TRIBUNA POÉTICA
Tania Zapata Ortega
|“Durante mucho tiempo, la ‘Muerte Roja’ había devastado la región. Jamás pestilencia alguna fue tan fatal y espantosa. Su avatar era la sangre, el color y el horror de la sangre. Se producían agudos dolores, un súbito desvanecimiento y, después, un abundante sangrar por los poros y la disolución del ser. Las manchas purpúreas por el cuerpo, y especialmente por el rostro de la víctima, desechaban a ésta de la Humanidad y la cerraban a todo socorro y a toda compasión. La invasión, el progreso y el resultado de la enfermedad eran cuestión de media hora”.
Así comienza Edgar Allan Poe (1809-1849) su magistral cuento La máscara de la Muerte Roja (1842), amarga, dura crítica a la opulencia y al egoísmo de la clase del dinero. Durante una letal epidemia, que ha sembrado la muerte en toda la región, el príncipe Próspero, olvidando el dolor de su pueblo y pensando solo en su propio placer, se ha encerrado, junto a selectos representantes de la aristocracia, en una abadía fortificada a la que ha mandado abastecer copiosamente y en la que organiza una fiesta permanente, con comida, música y entretenimiento. “En el interior existía todo esto, además de la seguridad. Afuera, la ‘Muerte Roja’ ”.
La rica descripción de los salones del palacio sirve a Poe, maestro del cuento universal, para ambientar el macabro asunto. Aislados en este gótico escenario, los privilegiados amigos del príncipe son felices y no temen al contagio; pero una vez cada hora, un extraordinario reloj de ébano suena en medio del jolgorio para recordarles que, tarde o temprano, todo ha de terminar, también para ellos.

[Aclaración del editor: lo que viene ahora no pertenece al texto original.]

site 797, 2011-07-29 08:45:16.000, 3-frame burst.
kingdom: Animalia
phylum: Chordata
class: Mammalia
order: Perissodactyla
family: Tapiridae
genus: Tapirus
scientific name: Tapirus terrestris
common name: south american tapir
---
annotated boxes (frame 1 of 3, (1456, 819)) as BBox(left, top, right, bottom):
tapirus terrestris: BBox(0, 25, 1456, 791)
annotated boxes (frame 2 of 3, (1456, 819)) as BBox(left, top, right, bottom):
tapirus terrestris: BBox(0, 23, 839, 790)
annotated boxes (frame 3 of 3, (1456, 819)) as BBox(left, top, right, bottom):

Al “quinto o sexto mes de retiro”, durante un animado y excéntrico baile de disfraces, la Muerte Roja hace su aparición; los nobles la confunden al principio con un atrevido comensal; su atuendo es original y realista, pero despierta los más profundos miedos en los asistentes, que exigen conocer su identidad. Solo el príncipe Próspero se atreve a seguir al desconocido a través de los magníficos salones, para descubrir que era la Muerte Roja en persona, que había llegado hasta ahí, silenciosa y efectiva. Es inevitable imaginar a Edgar Allan Poe sonriendo al idear este final feliz del relato: damas y caballeros nobles, sin excepción, sucumben a la misma enfermedad que el resto del pueblo, al que habían abandonado a su suerte fuera de los muros de la abadía. “Y, entonces, reconocieron la presencia de la ‘Muerte Roja’. Había llegado como un ladrón en la noche y, uno por uno, cayeron los alegres libertinos por las salas de la orgía, inundados de un rocío sangriento. Y cada uno murió en la desesperada postura de su caída”.
El cuento, considerado por algunos como alegoría de la fugacidad de la salud, la felicidad y la vida, y por otros como una historia real con moraleja, recurre a la personificación de la muerte y la enfermedad misma, que adoptan forma humanoide (prosopopeya); este magnífico relato, de alcance universal, refleja la posición de su autor con respecto a las clases pudientes, insensibles al sufrimiento popular y convencidas erróneamente de que son inmunes a los males que aquejan a los pobres.
Asombrosamente actual en las presentes circunstancias, a los Prósperos mexicanos y del planeta debería quedarles claro, de una buena vez, que la enfermedad salta muros y fronteras (lo ha hecho ya) y que cerrar los ojos y continuar la fiesta adentro de Palacio, mientras el pueblo muere de hambre, solo retrasará unas horas su propio fin. El “caldo picoso” y el “mole de guajolote” hace mucho son apenas el recuerdo en algunos pueblos del territorio nacional, a donde la ayuda oficial no ha llegado; y bien harían el Ejecutivo y su claque en renunciar temporalmente a sus trenes y refinerías para comprar pan y llevarlo en especie a las comunidades que ya ahora, aisladas y sin sustento, claman por ayuda en medio de la pandemia. Mutato nomine, de te fabula narratur.